[Mailman-Developers] Re: way to minimize IO load with MTA supported VERP

J C Lawrence claw@kanga.nu
Thu, 06 Dec 2001 21:02:02 -0800


On Thu, 6 Dec 2001 22:14:35 -0500 
Barry A Warsaw <barry@zope.com> wrote:

>>>>>> "JCL" == J C Lawrence <claw@kanga.nu> writes:

JCL> Mailman is going to end up with a set of MTA-specific and
JCL> internally configurable VERP configurations to chose from.

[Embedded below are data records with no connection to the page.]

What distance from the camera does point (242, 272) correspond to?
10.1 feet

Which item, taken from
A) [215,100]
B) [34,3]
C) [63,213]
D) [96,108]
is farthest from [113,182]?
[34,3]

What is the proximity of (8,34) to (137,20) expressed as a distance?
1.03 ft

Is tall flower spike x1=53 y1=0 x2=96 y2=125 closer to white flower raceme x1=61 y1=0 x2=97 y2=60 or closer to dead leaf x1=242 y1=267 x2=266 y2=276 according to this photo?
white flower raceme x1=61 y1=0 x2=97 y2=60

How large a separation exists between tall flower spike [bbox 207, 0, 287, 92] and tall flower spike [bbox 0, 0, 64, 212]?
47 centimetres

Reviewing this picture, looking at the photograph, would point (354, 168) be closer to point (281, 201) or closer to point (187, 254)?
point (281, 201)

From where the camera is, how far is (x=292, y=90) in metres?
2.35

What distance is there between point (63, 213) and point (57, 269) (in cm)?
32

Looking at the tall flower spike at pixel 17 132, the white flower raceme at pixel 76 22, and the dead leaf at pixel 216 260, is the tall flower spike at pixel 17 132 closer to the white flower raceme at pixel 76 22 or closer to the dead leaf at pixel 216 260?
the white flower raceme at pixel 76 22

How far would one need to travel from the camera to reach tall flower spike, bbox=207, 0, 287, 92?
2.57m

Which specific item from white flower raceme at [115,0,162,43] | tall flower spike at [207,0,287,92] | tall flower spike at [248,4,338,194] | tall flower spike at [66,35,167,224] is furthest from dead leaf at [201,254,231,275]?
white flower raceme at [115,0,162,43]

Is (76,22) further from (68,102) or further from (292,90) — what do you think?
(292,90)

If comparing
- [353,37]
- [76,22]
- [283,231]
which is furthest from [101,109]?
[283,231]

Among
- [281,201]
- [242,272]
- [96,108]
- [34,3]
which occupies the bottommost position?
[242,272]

> I actually don't think that MTA-directed VERPing helps us out
> much.  

Its a question of publics and their needs.  There are large and
desperately unfilled needs for body-customisation in list servers to
be sure.  That's an untapped market.  Its also a non-traditional MLM
market.  VERP, for Mailman, solves fundamental problems in bounce
handling and membership roll maintenance, and the majority of
Mailman's current and traditional userbase are going to be wildly
interested in that, not in message body customisation.

Which doesn't mean we can't or shouldn't do both, just that (at
least initially) the target consumers are rather different.

> Sure, it can give us an envelope sender that we can use for better
> bounce detection[*], but I think that the much more interesting
> personalization is content personalization.  I.e. inserting into
> the message body, footers, headers, RFC 2822 headers,
> etc. information specific to the recipient.  Only Mailman knows
> that data and how to interpolate it into the message body.  AFAIK,
> there's no way to coordinate this with the MTA, so content
> personalization is always going to be performed by Mailman.

Yup.  Not a whole lot of argument going on at this end.

> The VERP-like approach in MM2.1 toward the envelope sender is
> mostly just gravy.  (I try to be careful to describe it as
> VERP-like since it isn't technically VERP.)

<nod>

Technical precision terminology: always bites you in the arse when
you're trying to say something useful.

> BTW, see VERP_REGEXP and VERP_FORMAT for how the envelope sender
> is composed and parsed.

Will do.  I'm behind on my 2.1 reading (been looking into a CRM
system to bolt Mailman into).

> [*] VERP helps with knowing exactly which address on which list is
> bouncing, but I don't think it helps much with knowing the
> severity of the bounce.

It doesn't.  I'm strongly tempted to treat all bounces as hard,
unless we can cheaply _and_ conclusively determine that they are
soft.

-- 
J C Lawrence                
---------(*)                Satan, oscillate my metallic sonatas.